TASK MATERIAL:
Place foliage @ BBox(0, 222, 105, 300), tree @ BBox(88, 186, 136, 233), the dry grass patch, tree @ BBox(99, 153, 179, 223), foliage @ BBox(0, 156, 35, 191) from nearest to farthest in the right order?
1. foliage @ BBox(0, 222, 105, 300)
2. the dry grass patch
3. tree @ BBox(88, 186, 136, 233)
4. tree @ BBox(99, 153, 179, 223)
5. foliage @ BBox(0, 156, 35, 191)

TASK DIRECTIONS: Substitute "closest" for "nearest" throughout the items above and write out all the lines again, leaving everything else unchanged.

TASK RESPONSE:
Place foliage @ BBox(0, 222, 105, 300), tree @ BBox(88, 186, 136, 233), the dry grass patch, tree @ BBox(99, 153, 179, 223), foliage @ BBox(0, 156, 35, 191) from closest to farthest in the right order?
1. foliage @ BBox(0, 222, 105, 300)
2. the dry grass patch
3. tree @ BBox(88, 186, 136, 233)
4. tree @ BBox(99, 153, 179, 223)
5. foliage @ BBox(0, 156, 35, 191)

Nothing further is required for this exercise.